In a move that somehow attracted very little media attention last week, a Washington state appeals court upheld a previous decision allowing the County of Kent to ban all medical marijuana-related collective cannabis gardens and growing operations.
In doing so, they may very well have driven the final nail into the coffin of true, legal medical marijuana in the same state that joined Colorado in 2012 as becoming the first two in the country to legalize recreational weed smoking.
Washington’s weed woes began to make political headlines back around 2011, when the state legislature passed a law intended to legalize and regulate medical marijuana use in the state once and for all. The bill would have mandated all medical marijuana users to sign up for a state registry, and among other caveats, it would have specifically allowed “qualifying patients” to “create and participate in collective gardens for the purpose of producing, processing, transporting, and delivering cannabis for medical use”.
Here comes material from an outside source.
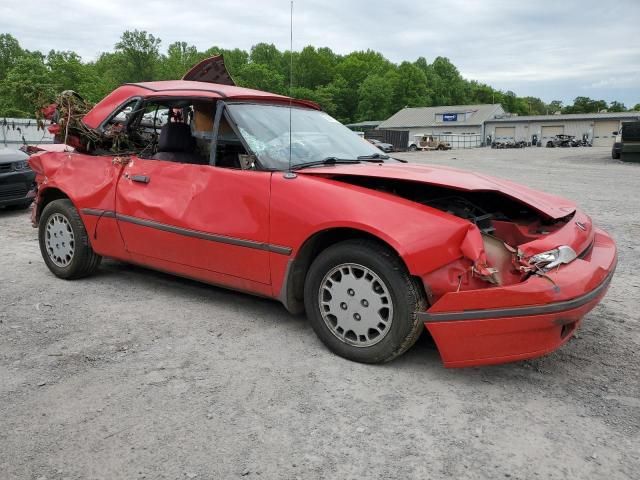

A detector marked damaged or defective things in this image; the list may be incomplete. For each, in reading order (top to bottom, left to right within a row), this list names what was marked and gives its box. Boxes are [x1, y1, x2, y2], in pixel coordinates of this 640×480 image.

broken windshield [226, 103, 384, 171]
damaged headlight [528, 246, 576, 272]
The state’s governor at the time, Christine Gregoire, cut out half of the bill’s measures by way of veto, slashing the proposed registration program, but leaving the language about collective gardens unscathed.
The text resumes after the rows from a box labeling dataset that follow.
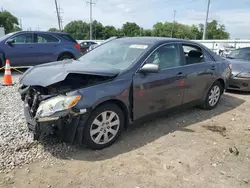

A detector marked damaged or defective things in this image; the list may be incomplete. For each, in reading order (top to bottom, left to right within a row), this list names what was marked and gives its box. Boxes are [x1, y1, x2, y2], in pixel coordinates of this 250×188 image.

crumpled hood [19, 59, 120, 87]
crumpled hood [228, 59, 250, 76]
front bumper damage [19, 86, 91, 145]
broken headlight [35, 94, 81, 118]
damaged front end [18, 72, 116, 143]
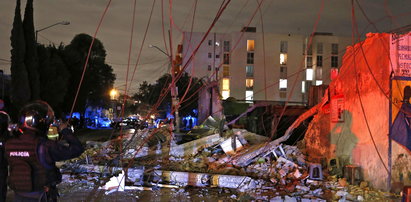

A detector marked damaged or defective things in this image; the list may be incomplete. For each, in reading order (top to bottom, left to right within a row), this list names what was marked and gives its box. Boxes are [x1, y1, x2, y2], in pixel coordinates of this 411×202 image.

damaged wall [304, 33, 408, 191]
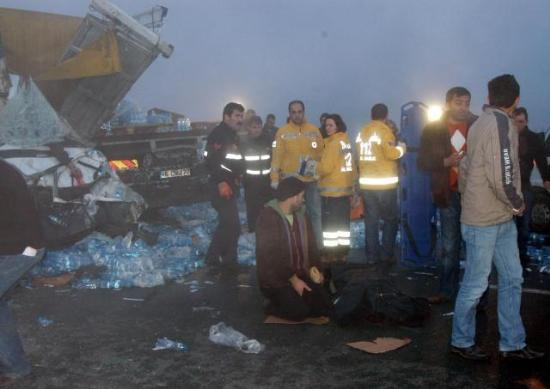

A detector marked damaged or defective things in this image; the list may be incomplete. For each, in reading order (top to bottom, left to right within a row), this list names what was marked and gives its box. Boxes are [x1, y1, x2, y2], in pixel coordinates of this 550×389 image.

crashed vehicle [0, 0, 176, 253]
overturned truck [0, 0, 177, 253]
When 2012 rolled around, a flood of determined heads hit the polls in November, ousting Governor Gregoire, and making history by legalizing recreational pot use and possession for adults over the age of 21.
Lost in the celebration was the fact that I-502 did nothing to protect medical marijuana in the state, and as it turns out, may be the catalyst that leads to its demise.
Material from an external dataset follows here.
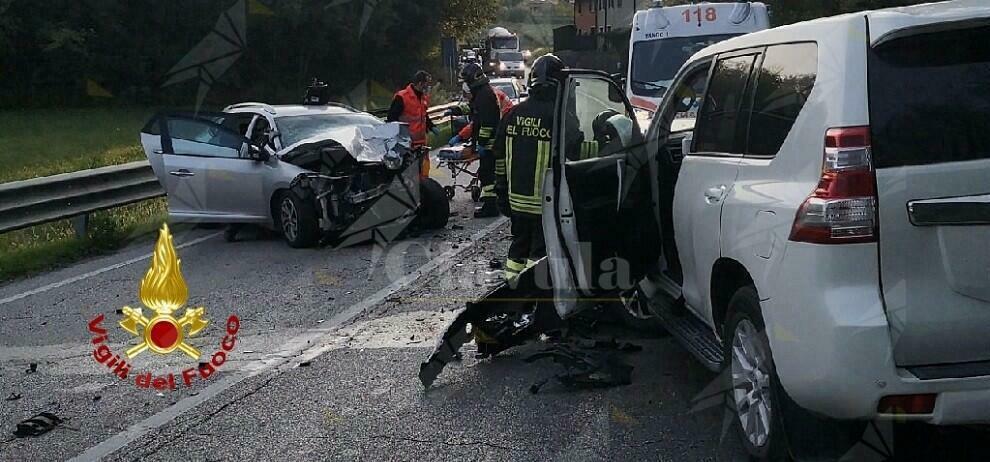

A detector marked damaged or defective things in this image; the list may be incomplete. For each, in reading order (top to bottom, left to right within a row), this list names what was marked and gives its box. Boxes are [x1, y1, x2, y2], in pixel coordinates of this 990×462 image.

shattered windshield [280, 113, 390, 146]
car hood crumpled [280, 122, 410, 165]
Local Washington advocates for the protection of medical marijuana brought their case before the state appeals court, claiming that the ban enforced by the city of Kent was being enacted in violation of the state’s Medical Use of Cannabis Act – the same legislation that Governor Gregoire gutted on her way out of office.
When the state appeals court upheld the city of Kent’s ban on collective gardens in their ruling last week, they specifically cited the former governor’s short-fused veto pen, saying that, in summary, the parts of the bill that the governor refused to pass into law were the only parts that made medical marijuana cultivation, use, and possession semi-legal in the state.
In the courts’ official response to the ruling, Judge Stephen Dwyer wrote, “Thus, the plain language of the statute does not legalize the use of medical marijuana. Instead, it provides a defense to an assertion that state criminal laws were violated. As such, medical marijuana use, including collective gardens, was not legalized by the 2011 amendments to the MUCA.”
In other words, anyone involved with medical marijuana in the state of Washington is hereby entitled only to what is referred to as an “Affirmative Defense“, meaning they can still be arrested and charged with medical cannabis related crimes, at which point they will have the right to try to use the swiss-cheese legalese found in the half-shredded Medical Use of Cannabis Act to attempt to prove their innocence and avoid prosecution.
As the highest authorities in the land begin to mull over the possibility of legalizing marijuana nationally, on a recreational level, those who recognize, and appreciate, the differences between medicinal and recreational need to be careful in our rush to support the cause.
Just as CBD-only legislation is not an acceptable resolution in the overall struggle for cannabis acceptance, neither are purely recreational allowances that neglect to take into account the growers and users who are fighting for the reforms in the first place.